The residence of a medical device manufacturer generally refers to the registered address of the manufacturer, which is often different from the actual production address. When we judge the origin of the product, we mainly look at the actual production address of the product. Therefore, the production address in the Chinese label should be consistent with the actual production address, as well as with the record information or registration information.
Some medical device products have added new production address after obtaining the registration certificate, or the original production address has been changed but the original registration certificate production address has not been changed in time. This reflects that some medical device companies only pay attention to the acquisition of market access certificate (medical device registration certificate), and they do not understand the requirements of certificate change very well. As a result, the occurrence of the above-mentioned non-conformity, fundamentally speaking, is not enough attention to the strict management system of medical devices in our country.
In addition, some large medical device manufacturers may have multiple production addresses worldwide, all of which have been filed or registered. However, in the Chinese label of a single batch of products, the production address should only indicate the address of the actual production of the batch of products.

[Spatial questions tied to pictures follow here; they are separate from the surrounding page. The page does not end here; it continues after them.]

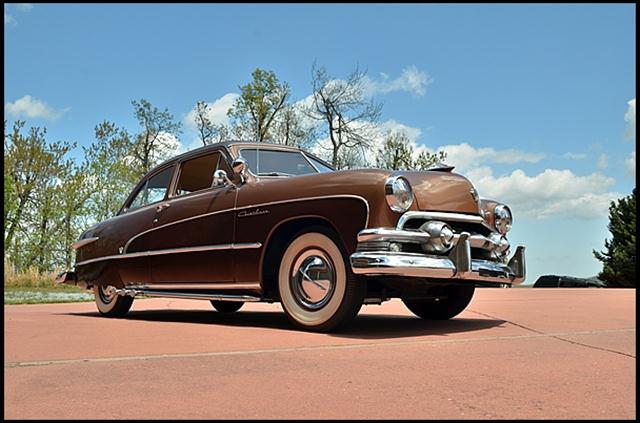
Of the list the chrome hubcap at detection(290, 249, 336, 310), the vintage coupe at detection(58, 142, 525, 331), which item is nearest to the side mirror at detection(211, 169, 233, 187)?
the vintage coupe at detection(58, 142, 525, 331)

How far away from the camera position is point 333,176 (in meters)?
5.03

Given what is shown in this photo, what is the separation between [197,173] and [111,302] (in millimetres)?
1925

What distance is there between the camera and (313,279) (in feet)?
16.3

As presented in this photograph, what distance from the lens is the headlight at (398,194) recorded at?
4.66 metres

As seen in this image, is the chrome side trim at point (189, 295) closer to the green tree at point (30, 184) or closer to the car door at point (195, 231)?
the car door at point (195, 231)

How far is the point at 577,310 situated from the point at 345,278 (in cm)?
369

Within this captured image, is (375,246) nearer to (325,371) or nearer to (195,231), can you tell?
(325,371)

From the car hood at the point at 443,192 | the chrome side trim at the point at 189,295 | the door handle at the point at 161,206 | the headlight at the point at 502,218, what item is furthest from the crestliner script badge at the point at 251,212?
the headlight at the point at 502,218

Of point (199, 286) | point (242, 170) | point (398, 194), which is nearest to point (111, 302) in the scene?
point (199, 286)

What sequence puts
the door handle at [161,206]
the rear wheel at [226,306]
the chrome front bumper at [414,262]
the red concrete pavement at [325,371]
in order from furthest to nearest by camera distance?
the rear wheel at [226,306], the door handle at [161,206], the chrome front bumper at [414,262], the red concrete pavement at [325,371]

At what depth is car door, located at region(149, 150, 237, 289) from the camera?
5848mm

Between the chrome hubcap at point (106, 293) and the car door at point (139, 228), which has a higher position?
the car door at point (139, 228)

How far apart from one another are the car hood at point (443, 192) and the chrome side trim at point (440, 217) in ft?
0.16

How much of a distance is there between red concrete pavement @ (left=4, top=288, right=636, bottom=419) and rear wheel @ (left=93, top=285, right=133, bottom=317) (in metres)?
1.61
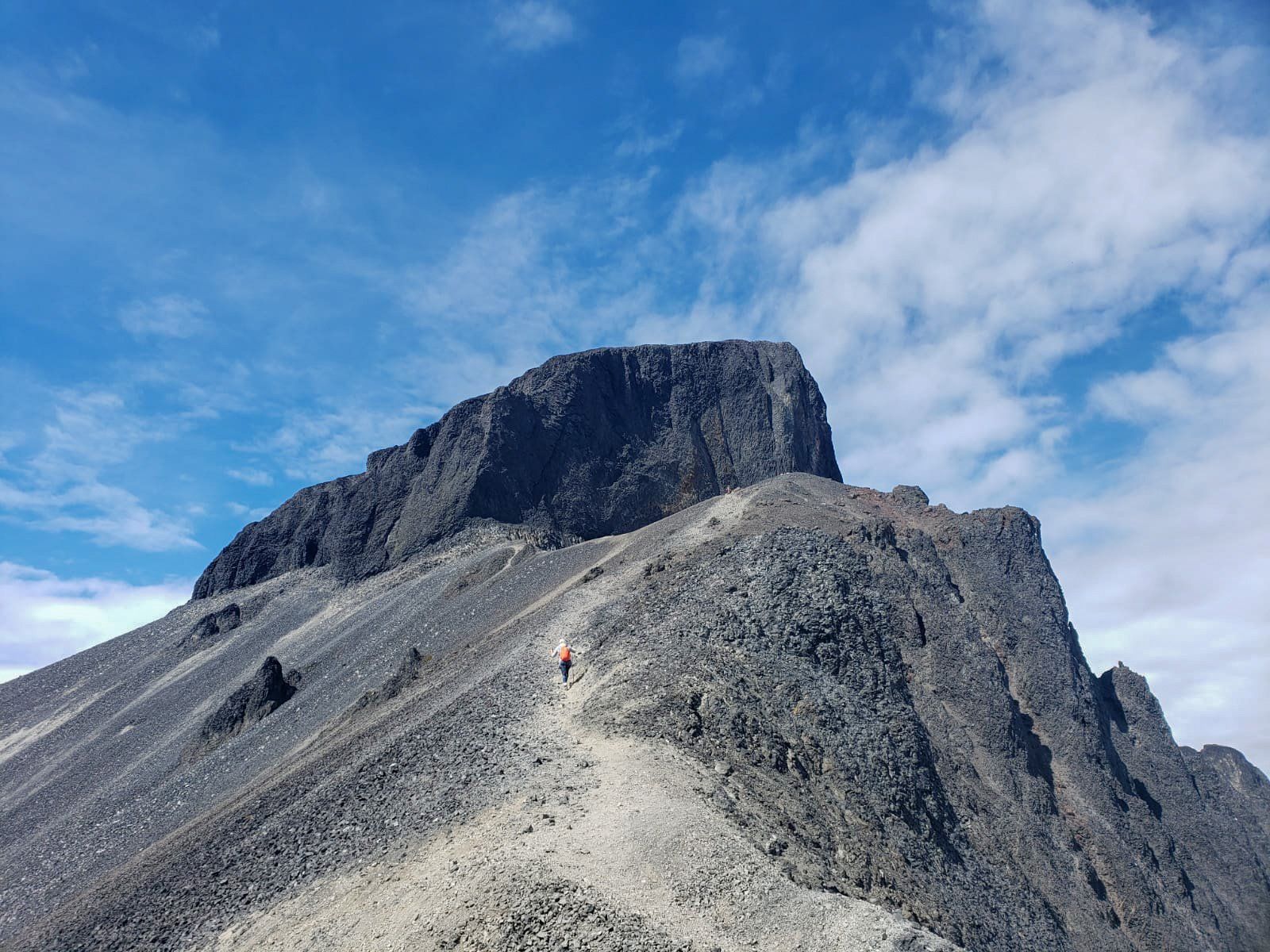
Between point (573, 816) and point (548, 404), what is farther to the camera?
point (548, 404)

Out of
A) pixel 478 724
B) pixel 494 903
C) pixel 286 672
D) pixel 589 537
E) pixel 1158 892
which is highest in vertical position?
pixel 589 537

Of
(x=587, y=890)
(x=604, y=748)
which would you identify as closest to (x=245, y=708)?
(x=604, y=748)

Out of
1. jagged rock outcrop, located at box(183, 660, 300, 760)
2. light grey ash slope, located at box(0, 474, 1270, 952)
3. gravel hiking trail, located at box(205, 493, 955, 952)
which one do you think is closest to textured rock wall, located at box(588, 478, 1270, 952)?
light grey ash slope, located at box(0, 474, 1270, 952)

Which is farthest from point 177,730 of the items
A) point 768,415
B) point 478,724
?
point 768,415

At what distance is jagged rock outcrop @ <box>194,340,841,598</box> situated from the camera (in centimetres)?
6119

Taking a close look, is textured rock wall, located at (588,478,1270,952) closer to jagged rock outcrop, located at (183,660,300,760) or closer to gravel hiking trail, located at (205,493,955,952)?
gravel hiking trail, located at (205,493,955,952)

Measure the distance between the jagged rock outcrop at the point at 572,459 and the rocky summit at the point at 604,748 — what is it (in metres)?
0.39

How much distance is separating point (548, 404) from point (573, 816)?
5469 cm

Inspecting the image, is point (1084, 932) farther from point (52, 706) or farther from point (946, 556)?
point (52, 706)

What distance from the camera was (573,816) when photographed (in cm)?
1483

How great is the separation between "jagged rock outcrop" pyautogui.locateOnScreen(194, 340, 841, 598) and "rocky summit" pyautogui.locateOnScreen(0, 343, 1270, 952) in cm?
39

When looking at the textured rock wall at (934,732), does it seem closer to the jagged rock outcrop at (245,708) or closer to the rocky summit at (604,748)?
the rocky summit at (604,748)

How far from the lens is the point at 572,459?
66.5 metres

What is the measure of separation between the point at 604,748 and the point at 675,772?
5.89 ft
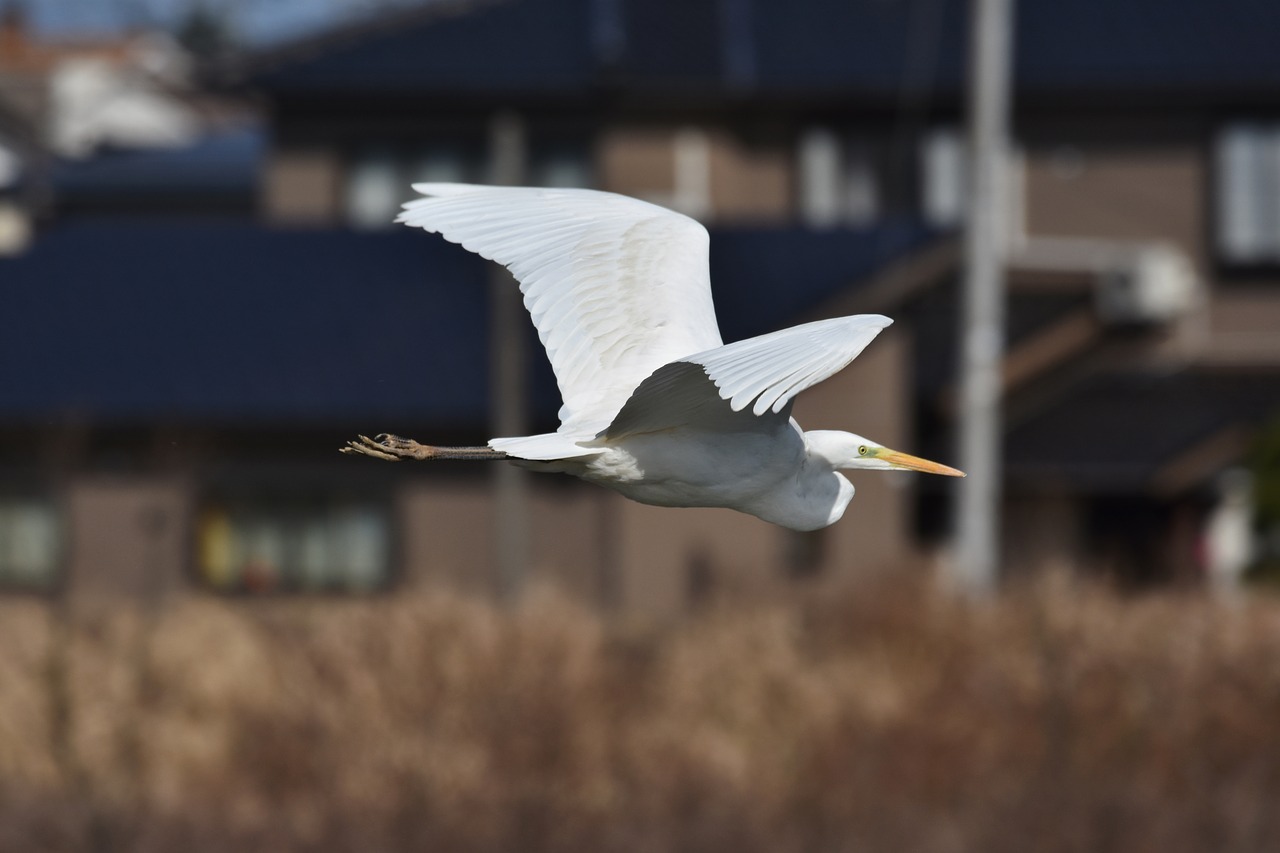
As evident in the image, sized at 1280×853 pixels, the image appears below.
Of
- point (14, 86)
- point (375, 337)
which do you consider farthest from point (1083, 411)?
point (14, 86)

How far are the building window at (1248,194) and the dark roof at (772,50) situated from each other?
1.90ft

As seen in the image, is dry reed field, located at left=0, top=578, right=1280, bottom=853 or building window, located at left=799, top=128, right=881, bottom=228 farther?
A: building window, located at left=799, top=128, right=881, bottom=228

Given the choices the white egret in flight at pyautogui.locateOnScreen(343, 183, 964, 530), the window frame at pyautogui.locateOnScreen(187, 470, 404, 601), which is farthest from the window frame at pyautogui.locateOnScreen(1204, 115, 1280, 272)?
the white egret in flight at pyautogui.locateOnScreen(343, 183, 964, 530)

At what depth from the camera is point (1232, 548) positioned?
76.8 ft

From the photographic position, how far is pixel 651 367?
4.76m

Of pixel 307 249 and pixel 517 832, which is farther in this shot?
pixel 307 249

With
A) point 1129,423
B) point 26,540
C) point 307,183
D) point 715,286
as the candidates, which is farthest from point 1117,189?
point 26,540

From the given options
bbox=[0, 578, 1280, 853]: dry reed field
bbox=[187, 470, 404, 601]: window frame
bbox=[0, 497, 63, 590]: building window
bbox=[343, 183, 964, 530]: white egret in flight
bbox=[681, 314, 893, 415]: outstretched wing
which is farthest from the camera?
bbox=[0, 497, 63, 590]: building window

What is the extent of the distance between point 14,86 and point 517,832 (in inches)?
1005

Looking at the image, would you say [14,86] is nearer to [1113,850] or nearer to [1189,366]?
[1189,366]

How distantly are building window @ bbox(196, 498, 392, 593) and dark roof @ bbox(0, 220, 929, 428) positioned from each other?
40.0 inches

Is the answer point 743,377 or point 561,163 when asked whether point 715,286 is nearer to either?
point 561,163

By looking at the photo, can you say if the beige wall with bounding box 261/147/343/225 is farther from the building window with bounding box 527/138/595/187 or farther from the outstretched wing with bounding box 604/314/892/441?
the outstretched wing with bounding box 604/314/892/441

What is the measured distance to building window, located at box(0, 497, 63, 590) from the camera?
19359mm
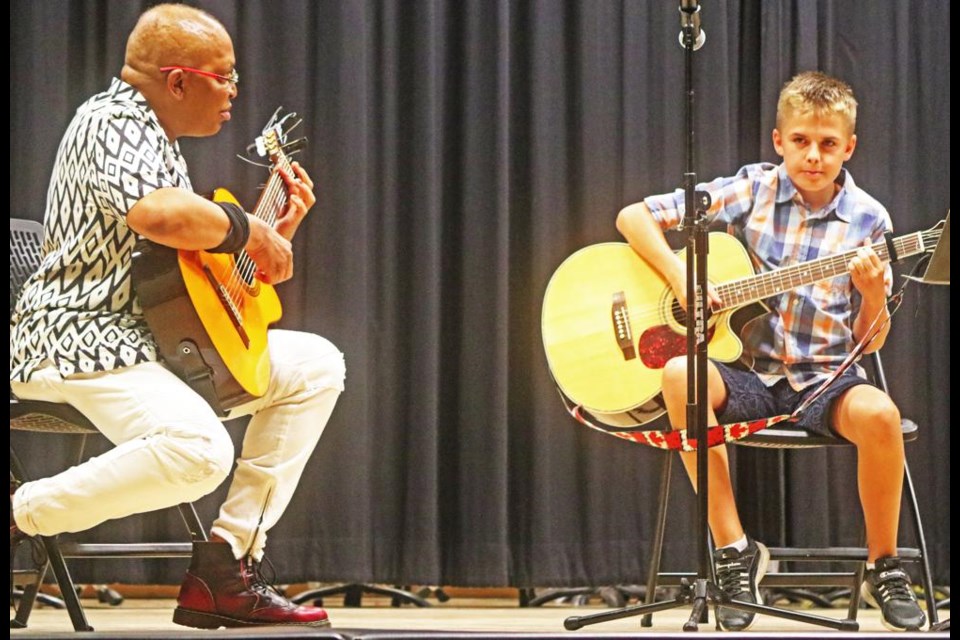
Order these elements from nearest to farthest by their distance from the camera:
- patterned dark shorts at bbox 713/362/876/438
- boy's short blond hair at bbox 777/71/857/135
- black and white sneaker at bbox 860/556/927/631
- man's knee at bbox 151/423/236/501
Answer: man's knee at bbox 151/423/236/501
black and white sneaker at bbox 860/556/927/631
patterned dark shorts at bbox 713/362/876/438
boy's short blond hair at bbox 777/71/857/135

In order to make labels more convenient, some importers often print all the production addresses in the filing or registration information in the item of production address in the Chinese label, which is also unqualified.
For example, a medical device manufacturer produces puncture devices at many factories in the United States, Mexico and other countries. But it labels all the production addresses on the product, so it is impossible for consumers and regulators to tell which production address the batch of products originated from.
The product names of medical devices in Chinese instructions and labels are inconsistent with those in medical device registration certificate or record certificate.
According to Article 26 of the Regulations on the Supervision and Administration of Medical Devices, medical devices should use common names. The generic name shall conform to the naming rules for medical devices formulated by the food and drug supervision and Administration Department of the State Council.